§ **DOCUMENT EXCERPT**
● ● ● ● ●

After a night spent on my office floor with my brother and two of his friends, I nagged the CEO into having an emergency vehicle drive me to the PATH train, which was the first mass transit up and running after the power outage began. I was frantic with worry about my dog, who by that time had not been walked for 24 hours and was trapped in a high rise rental by the Hoboken waterfront. Despite striking up frequent hallway conversations with neighbors, I never managed to attain the degree of friendship where we exchanged keys. My poor boy had held it in that entire time – when I ran up the 12 flights of stairs to reach him he whimpered with relief and then peed as I held him, wept, and apologized for not being there for him.
I moved to Hoboken right after 9/11 because I felt inescapably trapped on an island surrounded by military armed with AK-47s and constant air patrols. All I could think about was escape, but even if I walked, where could I go except toward the Atlantic Ocean? At least on the western shore of the Hudson River, we could backpack our way deeper into the United States. After the blackout, I knew it wasn’t enough to live in New Jersey – I needed to be based there. So it wasn’t a big surprise that after I became a mom, I also began working from home. In the event of another emergency situation, I would always be near enough to retrieve our baby and then connect with my husband.

● ● ● ● ●

§ **SET PROBLEM 1**
Rewrite the data entries as a JSON list of strings with one string per line, leaving out any blank lines.
The passage and the data entries were taken from unrelated sources.

(Data entries)
● ● ● ● ●

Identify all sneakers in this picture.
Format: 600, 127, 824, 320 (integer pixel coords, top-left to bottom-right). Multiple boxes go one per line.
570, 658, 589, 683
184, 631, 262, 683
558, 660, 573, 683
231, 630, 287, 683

● ● ● ● ●

§ **SET PROBLEM 2**
According to the passage, what was the first mass transit running after the power outage began?

§ **RIGHT ANSWER 1**
[
  "Identify all sneakers in this picture.",
  "Format: 600, 127, 824, 320 (integer pixel coords, top-left to bottom-right). Multiple boxes go one per line.",
  "570, 658, 589, 683",
  "184, 631, 262, 683",
  "558, 660, 573, 683",
  "231, 630, 287, 683"
]

§ **RIGHT ANSWER 2**
The PATH train.